* [FRAGMENTO DE ORIGEN]:

▬▬▬▬▬▬

El
viernes 13 de diciembre de 1968 me tocó presenciar uno de los actos de mayor
soberbia política y autoritarismo de que tenga yo memoria, no sólo por estar
demasiado frescos los acontecimientos del histórico octubre anterior, sino por
la desmedida muestra de fuerza bruta y amedrentamiento que sean dados
imaginar.
Tenía
yo apenas 19 años cumplidos y había terminado la prepa en una escuela para
“señoritos” en junio de ese año, y no era aconsejable esperar hasta abril del 69
para iniciar mis estudios profesionales en la Facultad de Ciencias de la UNAM.
De tal forma se habían desquiciado los fechas académicas con la implantación de
un nuevo calendario en las escuelas y el movimiento estudiantil que decidí
acudir de oyente a mi querida Universidad. Pero para ese día habían anunciado
una magna concentración ahí tratando de revivir lo
irrevivible.
Como
en aquel entonces todavía no comenzaba a quitárseme lo “catrincito”, decidí
abordar mi Insurgentes-Bellas Artes en la terminal de camiones de la UNAM y
marcharme de inmediato. Para cuando me decidí a empezar a contar las tanquetas con soldados
que circulaban en sentido contrario al mío sobre la avenida era ya demasiado
tarde. Aun así, logré contabilizar más de cien vehículos militares y un número
mucho mayor de soldados. Obviamente, ese día “nada” ocurrió en la Universidad ni
en el resto del país. Era el certificado de defunción oficial de un movimiento
“muerto” dos meses antes. Los entrecomillados son con toda intención, pues
incluso para una conciencia tan sedada como la mía “todo” ocurrió y yo “resucité” a un mundo para mí
desconocido.

▬▬▬▬▬▬

Extractos de un conjunto de datos de detección:

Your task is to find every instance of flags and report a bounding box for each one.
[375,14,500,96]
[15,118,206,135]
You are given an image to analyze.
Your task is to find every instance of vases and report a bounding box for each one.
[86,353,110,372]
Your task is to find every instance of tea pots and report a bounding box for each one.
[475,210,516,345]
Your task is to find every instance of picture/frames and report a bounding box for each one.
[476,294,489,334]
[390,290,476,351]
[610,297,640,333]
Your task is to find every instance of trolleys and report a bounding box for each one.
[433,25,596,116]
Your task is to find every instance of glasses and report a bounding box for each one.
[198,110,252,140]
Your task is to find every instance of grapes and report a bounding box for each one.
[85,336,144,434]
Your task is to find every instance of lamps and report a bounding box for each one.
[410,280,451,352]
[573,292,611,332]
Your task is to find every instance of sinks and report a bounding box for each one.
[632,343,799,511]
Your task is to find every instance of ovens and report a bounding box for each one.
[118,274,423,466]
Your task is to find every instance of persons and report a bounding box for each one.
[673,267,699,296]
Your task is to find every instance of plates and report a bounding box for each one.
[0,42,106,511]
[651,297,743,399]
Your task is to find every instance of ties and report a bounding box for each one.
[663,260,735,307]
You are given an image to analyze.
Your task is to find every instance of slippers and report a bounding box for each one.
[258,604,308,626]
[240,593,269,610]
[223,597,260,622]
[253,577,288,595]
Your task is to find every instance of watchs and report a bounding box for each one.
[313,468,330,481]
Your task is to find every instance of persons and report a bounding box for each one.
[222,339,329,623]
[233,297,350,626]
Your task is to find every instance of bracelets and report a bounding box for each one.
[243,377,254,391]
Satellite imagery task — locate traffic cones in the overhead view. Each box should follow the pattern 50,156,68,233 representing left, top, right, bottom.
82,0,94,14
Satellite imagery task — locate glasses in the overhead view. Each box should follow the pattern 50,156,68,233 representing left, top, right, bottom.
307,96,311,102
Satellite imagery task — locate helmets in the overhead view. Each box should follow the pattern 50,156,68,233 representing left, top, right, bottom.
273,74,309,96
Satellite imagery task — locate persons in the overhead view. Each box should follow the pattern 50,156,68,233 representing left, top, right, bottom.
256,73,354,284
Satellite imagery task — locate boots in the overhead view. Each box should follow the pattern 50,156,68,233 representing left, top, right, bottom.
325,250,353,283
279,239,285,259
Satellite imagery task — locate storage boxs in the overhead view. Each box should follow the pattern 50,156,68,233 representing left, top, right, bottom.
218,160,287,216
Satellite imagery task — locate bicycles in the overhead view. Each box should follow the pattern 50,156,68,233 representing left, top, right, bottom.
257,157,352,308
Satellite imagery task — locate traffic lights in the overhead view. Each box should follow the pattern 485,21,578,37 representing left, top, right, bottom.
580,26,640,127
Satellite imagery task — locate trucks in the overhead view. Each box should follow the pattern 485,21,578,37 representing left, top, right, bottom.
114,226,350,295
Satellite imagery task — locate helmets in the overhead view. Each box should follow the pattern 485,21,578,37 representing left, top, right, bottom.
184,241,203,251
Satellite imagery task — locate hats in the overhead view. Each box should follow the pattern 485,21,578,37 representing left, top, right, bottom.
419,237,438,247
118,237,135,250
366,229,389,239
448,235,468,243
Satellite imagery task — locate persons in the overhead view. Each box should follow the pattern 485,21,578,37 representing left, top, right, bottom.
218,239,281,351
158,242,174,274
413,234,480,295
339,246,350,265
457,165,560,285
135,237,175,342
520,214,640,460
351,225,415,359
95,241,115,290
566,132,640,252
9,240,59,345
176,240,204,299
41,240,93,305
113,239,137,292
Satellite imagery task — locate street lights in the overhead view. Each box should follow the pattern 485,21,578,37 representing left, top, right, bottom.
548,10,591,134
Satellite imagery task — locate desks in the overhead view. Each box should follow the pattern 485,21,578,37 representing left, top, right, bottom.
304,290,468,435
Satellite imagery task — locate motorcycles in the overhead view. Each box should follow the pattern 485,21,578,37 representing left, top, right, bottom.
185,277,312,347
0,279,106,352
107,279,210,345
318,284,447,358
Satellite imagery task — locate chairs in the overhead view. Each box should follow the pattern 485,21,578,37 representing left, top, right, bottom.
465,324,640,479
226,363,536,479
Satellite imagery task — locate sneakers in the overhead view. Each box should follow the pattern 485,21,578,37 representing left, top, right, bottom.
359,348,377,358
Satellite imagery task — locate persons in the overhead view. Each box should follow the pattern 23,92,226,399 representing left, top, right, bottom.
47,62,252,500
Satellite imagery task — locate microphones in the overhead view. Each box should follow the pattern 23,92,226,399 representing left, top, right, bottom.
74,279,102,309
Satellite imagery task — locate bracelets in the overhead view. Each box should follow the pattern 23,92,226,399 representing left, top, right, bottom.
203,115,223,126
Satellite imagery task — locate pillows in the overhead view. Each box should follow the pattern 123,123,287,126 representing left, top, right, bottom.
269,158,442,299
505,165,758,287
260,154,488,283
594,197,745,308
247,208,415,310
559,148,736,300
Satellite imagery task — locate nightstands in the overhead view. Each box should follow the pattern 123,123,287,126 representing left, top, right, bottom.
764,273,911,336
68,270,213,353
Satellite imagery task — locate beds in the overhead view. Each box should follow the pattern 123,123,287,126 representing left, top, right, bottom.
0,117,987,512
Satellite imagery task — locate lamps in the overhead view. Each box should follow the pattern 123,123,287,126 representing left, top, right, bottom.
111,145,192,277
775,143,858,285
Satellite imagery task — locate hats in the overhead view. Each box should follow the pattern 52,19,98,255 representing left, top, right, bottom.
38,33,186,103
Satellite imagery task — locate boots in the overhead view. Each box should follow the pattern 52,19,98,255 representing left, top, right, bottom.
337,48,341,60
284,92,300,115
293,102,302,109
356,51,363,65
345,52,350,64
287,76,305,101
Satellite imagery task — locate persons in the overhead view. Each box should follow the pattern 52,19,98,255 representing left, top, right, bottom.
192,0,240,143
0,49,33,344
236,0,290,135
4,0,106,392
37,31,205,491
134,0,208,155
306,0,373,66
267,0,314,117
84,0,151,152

▬▬▬▬▬▬

* [ACCIONES REQUERIDAS]:
- 1) Responda a partir del fragmento de origen:
(a) ¿Cuántos años cumplidos tenía quien narra?
(b) ¿En qué facultad de la UNAM pretendía iniciar sus estudios profesionales?
(c) ¿Cuántos vehículos militares logró contabilizar sobre la avenida?
- 2) Según el fragmento de origen, ¿por qué aparecen entre comillas palabras como "nada" y "muerto"? Explíquelo en una a tres oraciones.

* [RESPUESTAS]:
- 1)
(a) 19 años cumplidos.
(b) En la Facultad de Ciencias.
(c) Más de cien.

- 2) Las comillas se usan con toda intención. Incluso para una conciencia tan sedada como la de quien narra, "todo" ocurrió ese día, y esa persona "resucitó" a un mundo que desconocía.